* **YOUR OBJECTIVE**:
The job is to output each record exactly as it stands, pictures excluded.

(Collected data)
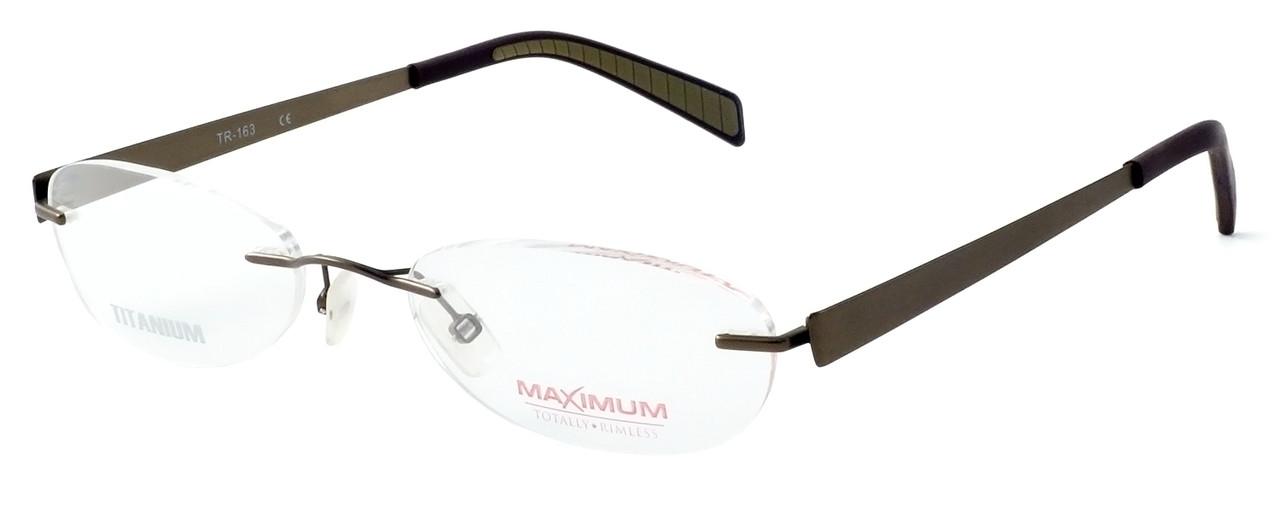 fe72e3f2fdf0 Totally Rimless Designer Reading Glasses TR163-BRN in Brown - Speert ...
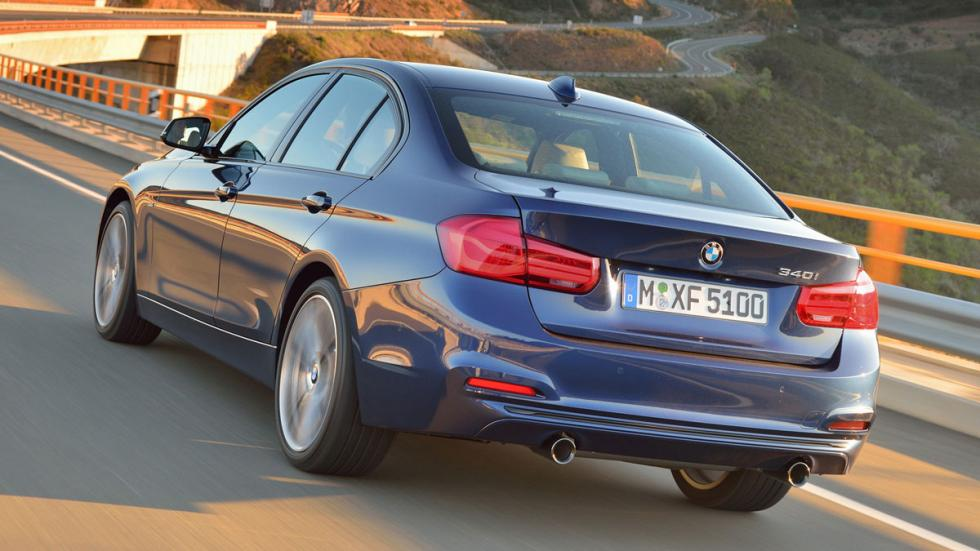 diferencias BMW Serie 3 trasera nuevo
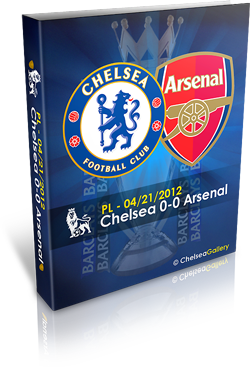 Chelsea_Arsenal_PL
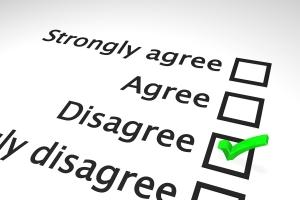 agreement-survey-scale-3-1395769-m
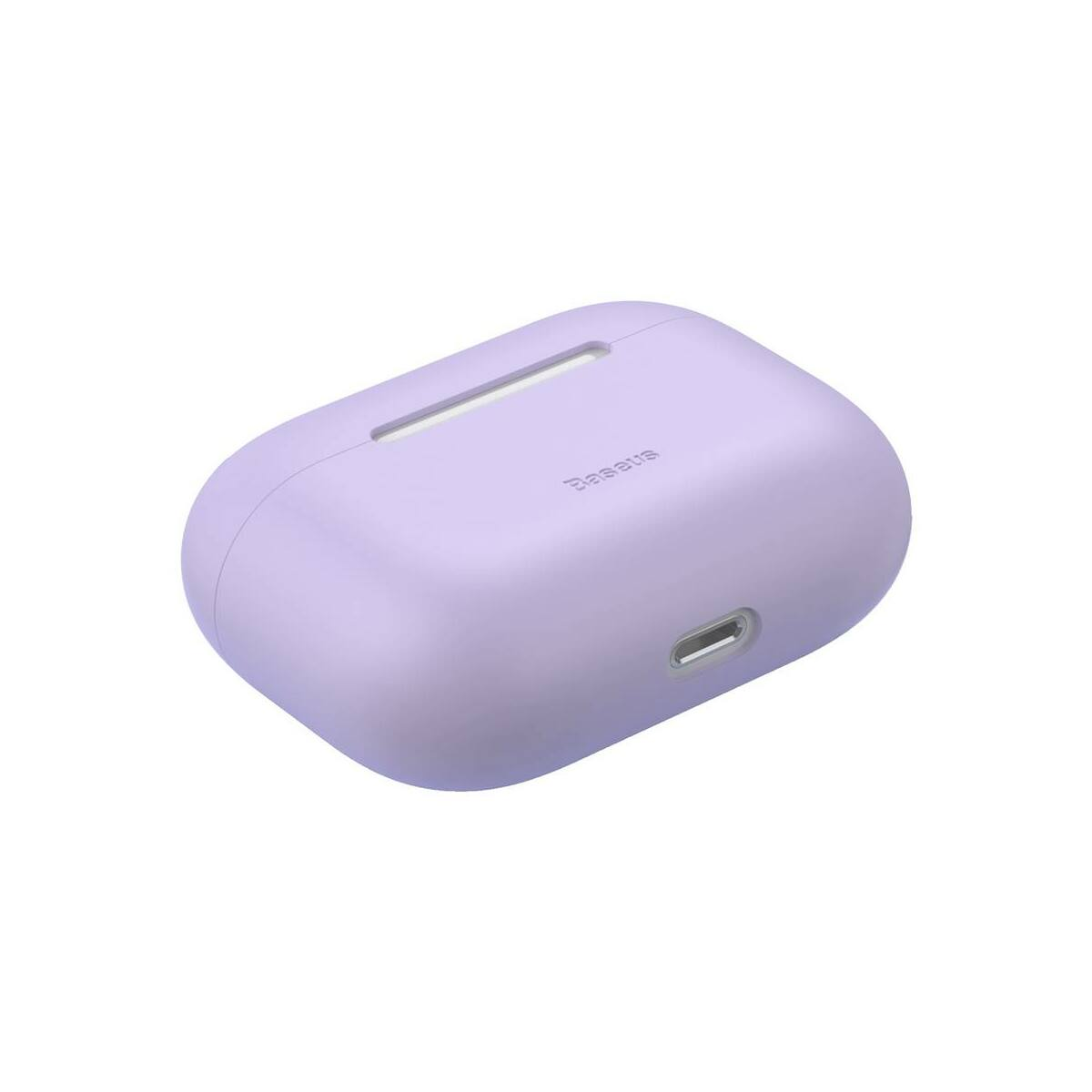 Baseus Airpods Pro tok, Super Thin szilikon, szuper vékony anyagból, lila (WIAPPOD-ABZ05)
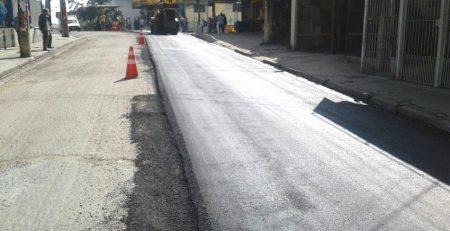 Proguaru executa o recapeamento de diversas ruas de Guarulhos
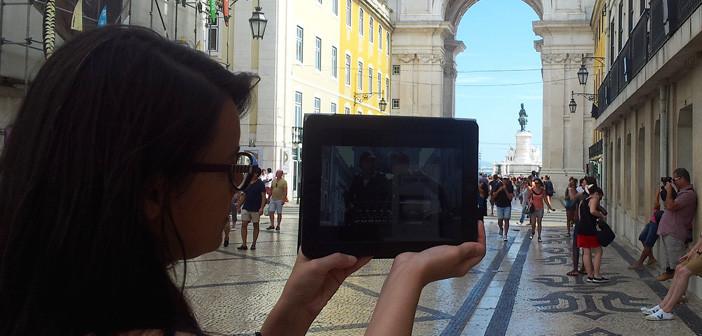 Percorra a Lisboa que foi cenário de inúmeros filmes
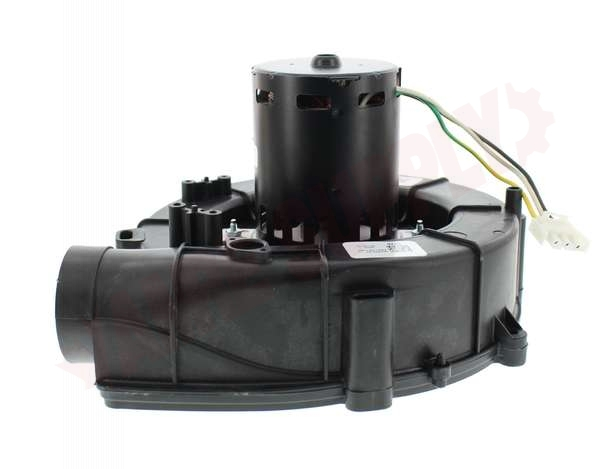 Photo 3 of 93W13 : Lennox Combustion Air, Flue Exhaust, Draft Inducer Blower Assembly Kit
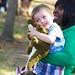 Zone 9 Optimist Easter Egg Hunt Mar 30 2013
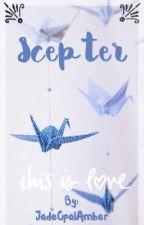 Scepter by JadeOpalAmber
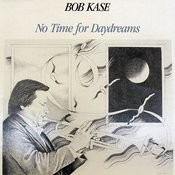 No Time For Daydreams Songs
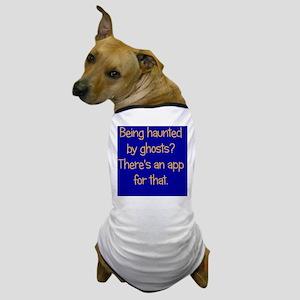 ghostapp_rnd Dog T-Shirt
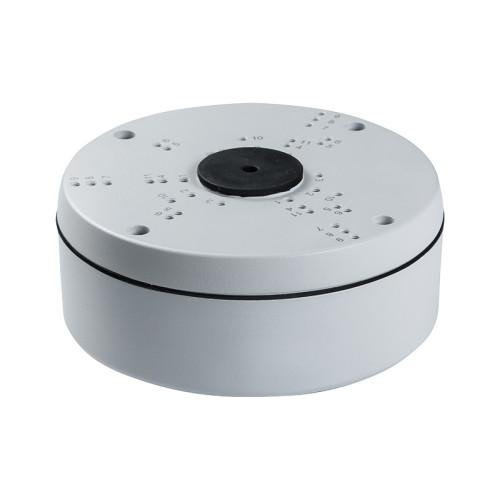 Монтажная коробка для камер видеонаблюдения Optimus JB-01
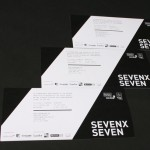 32 Excellent Ticket Design Samples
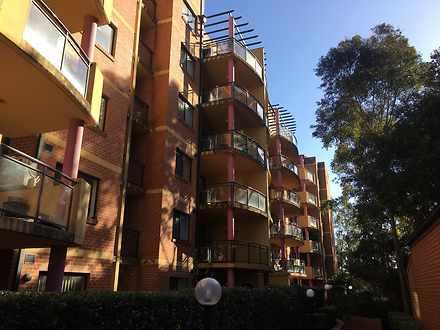 30/29-33 Kildare Road, Blacktown 2148, NSW Apartment Photo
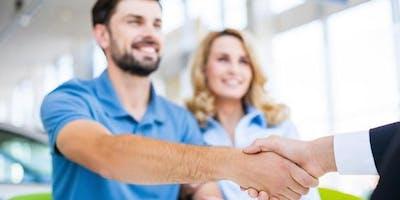 Kennissessie: Een fysiotherapiepraktijk verkopen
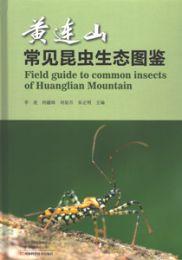 黄連山常見昆虫生態図鑑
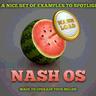 NASH OS logo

* **EXERCISE OUTPUT**:
 fe72e3f2fdf0 Totally Rimless Designer Reading Glasses TR163-BRN in Brown - Speert ...
 diferencias BMW Serie 3 trasera nuevo
 Chelsea_Arsenal_PL
 agreement-survey-scale-3-1395769-m
 Baseus Airpods Pro tok, Super Thin szilikon, szuper vékony anyagból, lila (WIAPPOD-ABZ05)
 Proguaru executa o recapeamento de diversas ruas de Guarulhos
 Percorra a Lisboa que foi cenário de inúmeros filmes
 Photo 3 of 93W13 : Lennox Combustion Air, Flue Exhaust, Draft Inducer Blower Assembly Kit
 Zone 9 Optimist Easter Egg Hunt Mar 30 2013
 Scepter by JadeOpalAmber
 No Time For Daydreams Songs
 ghostapp_rnd Dog T-Shirt
 Монтажная коробка для камер видеонаблюдения Optimus JB-01
 32 Excellent Ticket Design Samples
 30/29-33 Kildare Road, Blacktown 2148, NSW Apartment Photo
 Kennissessie: Een fysiotherapiepraktijk verkopen
 黄連山常見昆虫生態図鑑
 NASH OS logo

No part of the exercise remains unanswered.